**Selected excerpt**
San Juan County’s shoreline protection plan draws sharp criticism from scientists and conservationists
Published 1:30 am Monday, April 13, 2026
By Darrell Kirk
Staff reporter
San Juan County is updating the rules that govern development near its most sensitive natural areas — and scientists, attorneys and conservationists say the county is getting it wrong.
At the center of the debate is the Critical Areas Ordinance, or CAO — the regulations that determine how close you can build to a wetland, a salmon stream or a marine shoreline. Under Washington state’s Growth Management Act, or GMA, counties must periodically update these rules using the best available science. The CAO works alongside the Shoreline Master Program, or SMP, which governs development along marine shorelines specifically.
San Juan County has more miles of marine shoreline than any other county in Washington state. That fact, critics say, makes the County’s February 2026 draft update all the more troubling.
Buffers too narrow, science ignored
Friends of the San Juans submitted a detailed 20-page comment letter in March, arguing the draft fails to incorporate advances in scientific understanding that have accumulated since the County last reviewed its Best Available Science — nearly 27 years ago.
The most urgent concern is buffer width. The draft proposes shoreline buffers of just 100 to 110 feet — and actually reduces the existing 150-foot buffer for steep shoreline sites down to 110 feet. Neighboring Whatcom County requires 150 feet, Skagit County uses 100 to 200 feet and Jefferson County requires 150 feet with additional development setbacks.

**Exercise set**
A. Give each abbreviation that the article on San Juan County's shoreline plan spells out, paired with its full name.
B. In the article on San Juan County's shoreline plan, take the part that opens with the words containing "At the center" and closes with "the more troubling.", and write it out again, substituting "trout creek" for "salmon stream".
These items come from a separate source and are unrelated to the article.

**Records taken from a dataset**
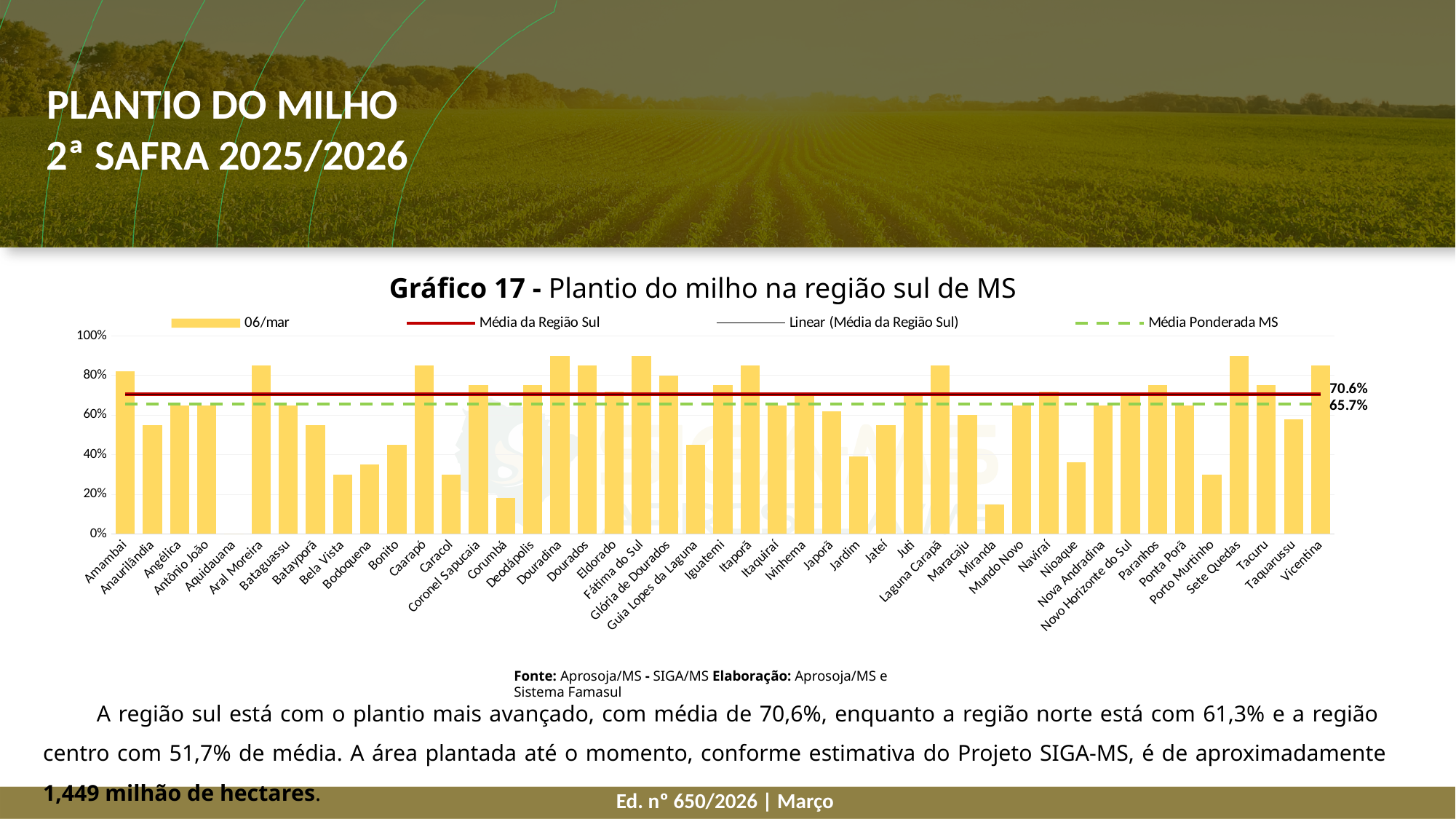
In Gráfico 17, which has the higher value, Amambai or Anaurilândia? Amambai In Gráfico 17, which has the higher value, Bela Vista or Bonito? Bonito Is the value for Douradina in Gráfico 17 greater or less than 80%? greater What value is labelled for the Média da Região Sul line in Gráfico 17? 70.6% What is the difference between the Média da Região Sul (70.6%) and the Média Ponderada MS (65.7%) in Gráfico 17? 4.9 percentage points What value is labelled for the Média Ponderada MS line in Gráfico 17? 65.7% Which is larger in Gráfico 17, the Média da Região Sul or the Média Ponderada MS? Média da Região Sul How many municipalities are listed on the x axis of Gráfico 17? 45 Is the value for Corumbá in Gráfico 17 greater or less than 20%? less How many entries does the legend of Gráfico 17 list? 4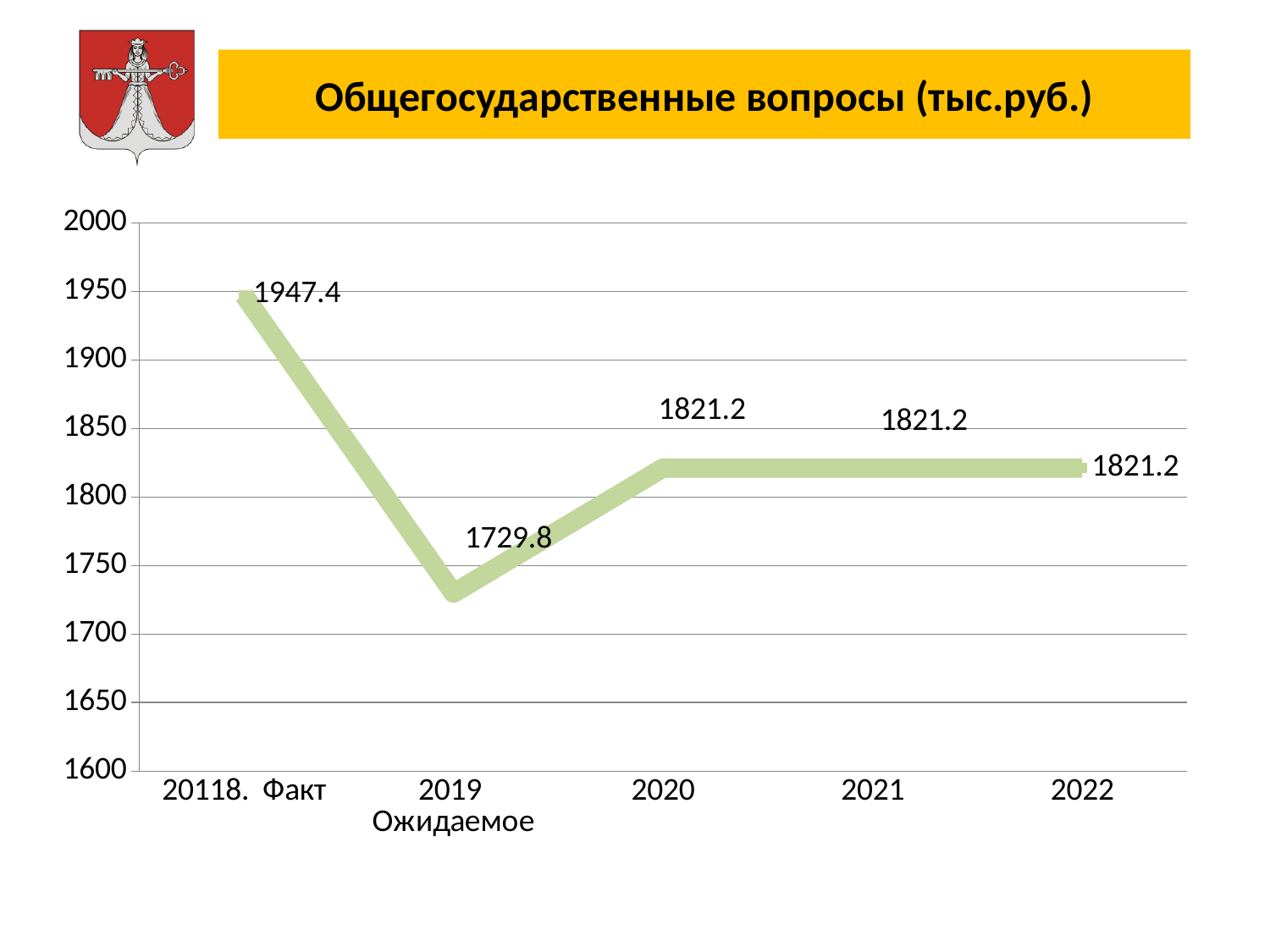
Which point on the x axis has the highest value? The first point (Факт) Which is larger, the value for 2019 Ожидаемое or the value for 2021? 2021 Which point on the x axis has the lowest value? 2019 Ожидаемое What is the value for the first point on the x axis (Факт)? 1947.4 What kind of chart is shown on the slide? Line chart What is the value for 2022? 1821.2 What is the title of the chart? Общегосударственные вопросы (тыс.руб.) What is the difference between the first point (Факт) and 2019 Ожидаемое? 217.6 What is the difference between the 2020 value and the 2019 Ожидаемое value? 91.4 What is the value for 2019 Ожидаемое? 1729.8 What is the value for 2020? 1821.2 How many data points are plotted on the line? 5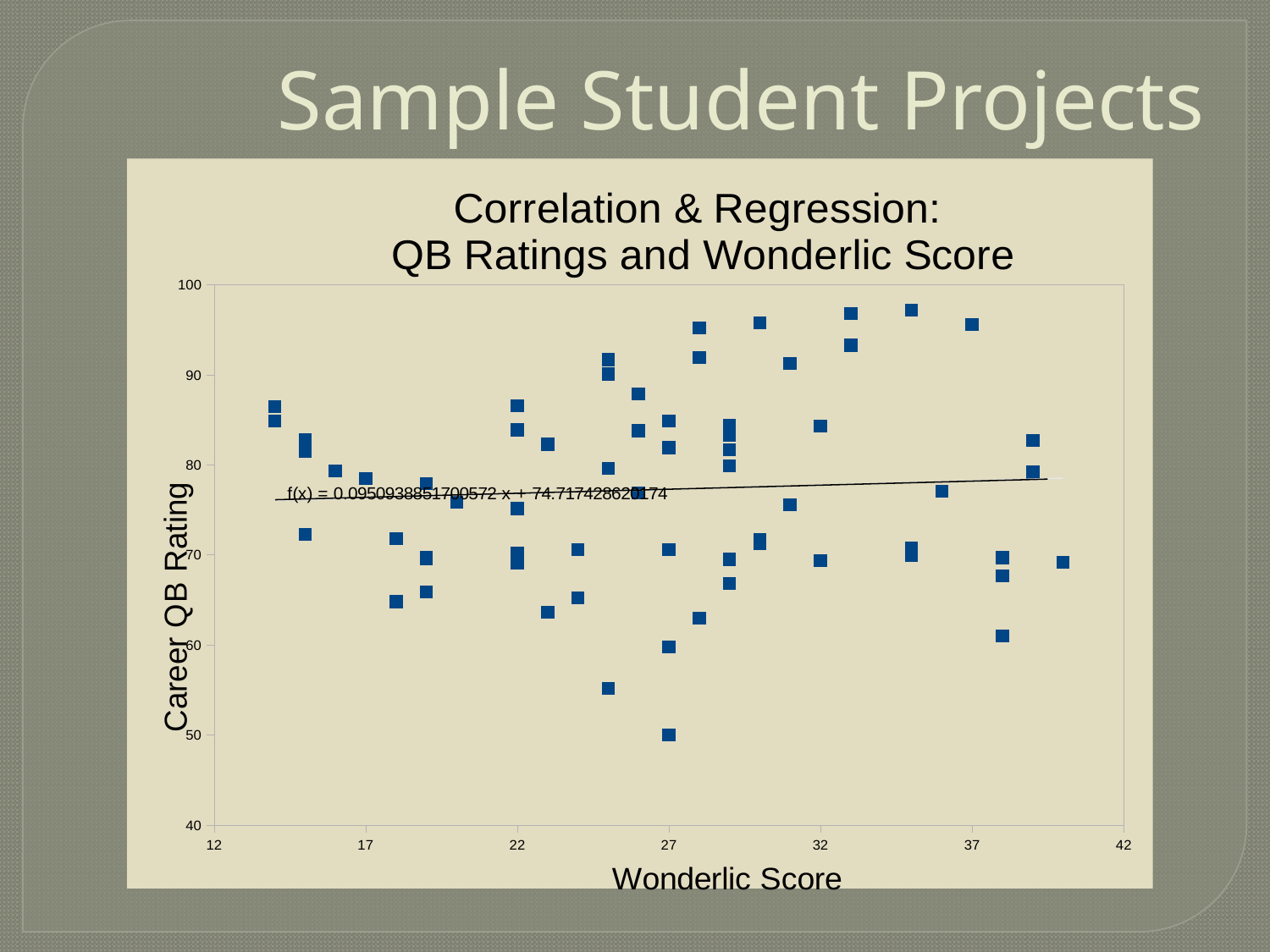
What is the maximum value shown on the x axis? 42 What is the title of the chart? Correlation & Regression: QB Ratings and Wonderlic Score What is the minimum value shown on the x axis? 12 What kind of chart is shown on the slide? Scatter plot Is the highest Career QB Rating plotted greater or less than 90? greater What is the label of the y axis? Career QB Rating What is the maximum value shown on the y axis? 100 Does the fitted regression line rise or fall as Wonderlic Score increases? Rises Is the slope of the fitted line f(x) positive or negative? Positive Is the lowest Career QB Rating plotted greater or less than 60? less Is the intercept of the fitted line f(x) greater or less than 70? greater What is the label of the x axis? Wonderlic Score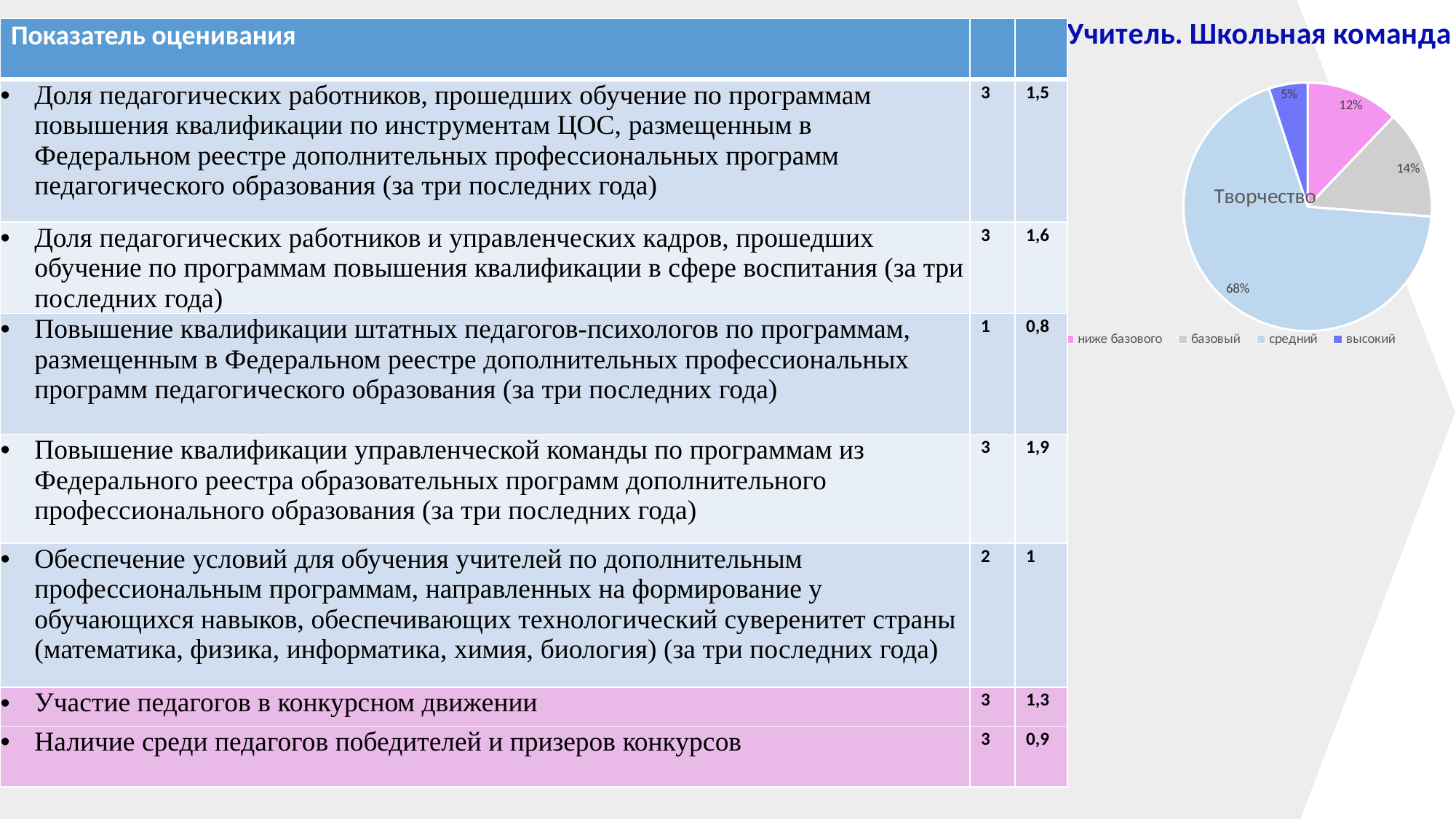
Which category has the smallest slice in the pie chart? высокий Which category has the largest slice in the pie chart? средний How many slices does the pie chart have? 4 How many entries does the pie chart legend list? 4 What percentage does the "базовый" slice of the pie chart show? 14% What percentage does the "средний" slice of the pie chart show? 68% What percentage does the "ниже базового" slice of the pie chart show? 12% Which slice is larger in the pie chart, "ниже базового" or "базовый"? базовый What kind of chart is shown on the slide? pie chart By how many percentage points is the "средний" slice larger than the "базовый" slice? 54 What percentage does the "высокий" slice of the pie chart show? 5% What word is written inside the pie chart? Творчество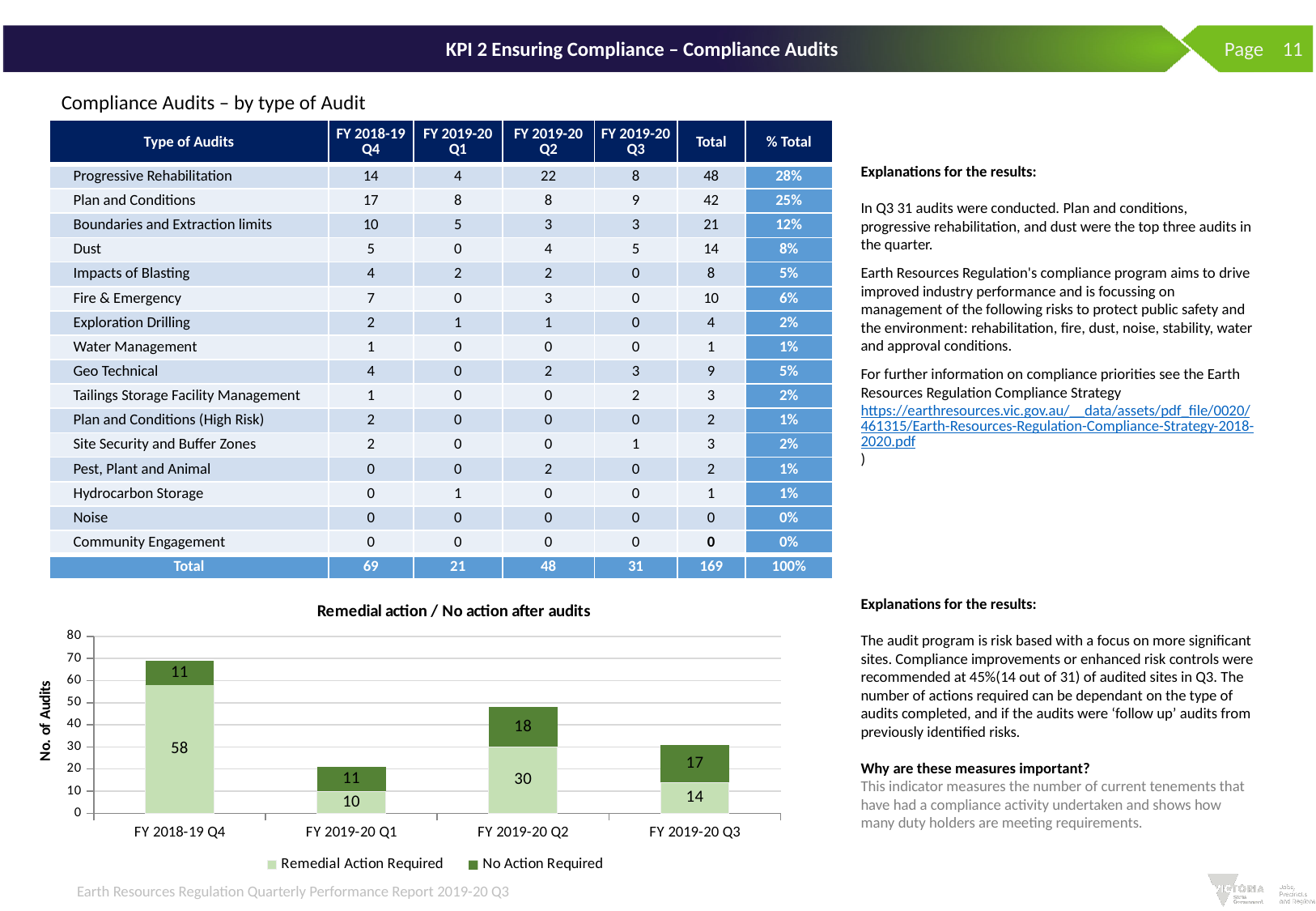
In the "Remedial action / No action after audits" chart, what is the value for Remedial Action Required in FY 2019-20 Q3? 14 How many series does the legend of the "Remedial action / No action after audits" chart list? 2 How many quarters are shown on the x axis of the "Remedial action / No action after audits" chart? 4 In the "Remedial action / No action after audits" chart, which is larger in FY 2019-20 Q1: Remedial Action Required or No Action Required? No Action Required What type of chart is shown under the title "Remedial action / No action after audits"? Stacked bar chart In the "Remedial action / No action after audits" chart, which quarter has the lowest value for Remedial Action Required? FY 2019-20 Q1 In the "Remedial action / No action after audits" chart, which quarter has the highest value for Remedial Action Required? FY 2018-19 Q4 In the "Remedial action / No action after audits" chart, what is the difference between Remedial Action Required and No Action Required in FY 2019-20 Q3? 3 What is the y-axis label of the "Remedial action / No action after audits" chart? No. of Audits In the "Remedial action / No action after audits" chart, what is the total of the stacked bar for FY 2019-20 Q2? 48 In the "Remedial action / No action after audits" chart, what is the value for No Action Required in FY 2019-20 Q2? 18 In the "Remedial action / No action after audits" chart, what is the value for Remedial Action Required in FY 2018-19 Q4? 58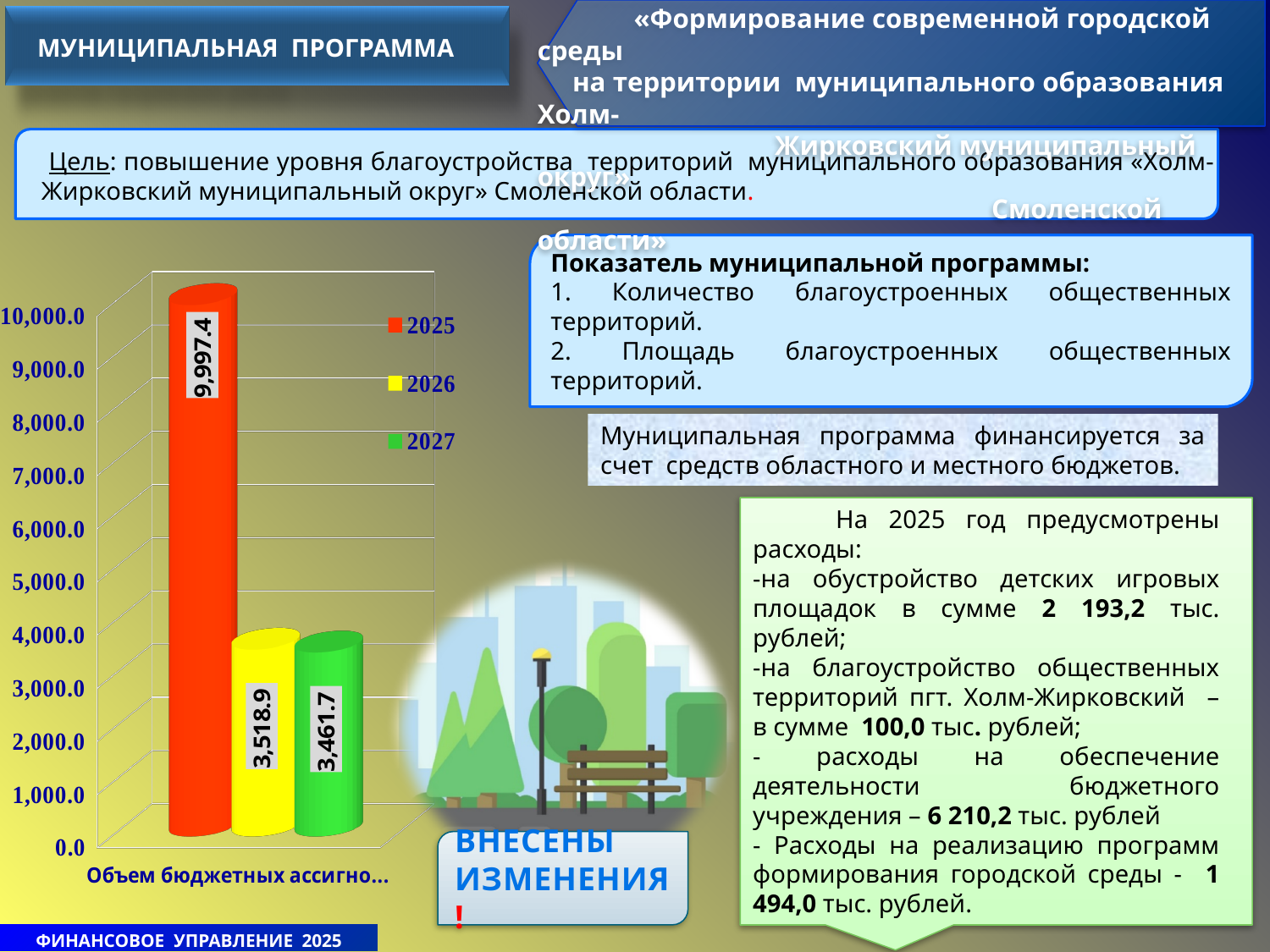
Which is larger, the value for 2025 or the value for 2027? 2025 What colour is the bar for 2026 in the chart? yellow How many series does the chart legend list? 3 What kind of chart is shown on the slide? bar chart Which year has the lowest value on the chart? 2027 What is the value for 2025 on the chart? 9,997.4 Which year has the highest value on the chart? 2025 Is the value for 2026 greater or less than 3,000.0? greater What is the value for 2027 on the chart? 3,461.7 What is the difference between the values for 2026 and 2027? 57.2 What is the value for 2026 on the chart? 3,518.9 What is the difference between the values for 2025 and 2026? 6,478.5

**Outputs for the tasks**
A.
CAO: Critical Areas Ordinance
GMA: Growth Management Act
SMP: Shoreline Master Program

B.
At the center of the debate is the Critical Areas Ordinance, or CAO — the regulations that determine how close you can build to a wetland, a trout creek or a marine shoreline. Under Washington state’s Growth Management Act, or GMA, counties must periodically update these rules using the best available science. The CAO works alongside the Shoreline Master Program, or SMP, which governs development along marine shorelines specifically.
San Juan County has more miles of marine shoreline than any other county in Washington state. That fact, critics say, makes the County’s February 2026 draft update all the more troubling.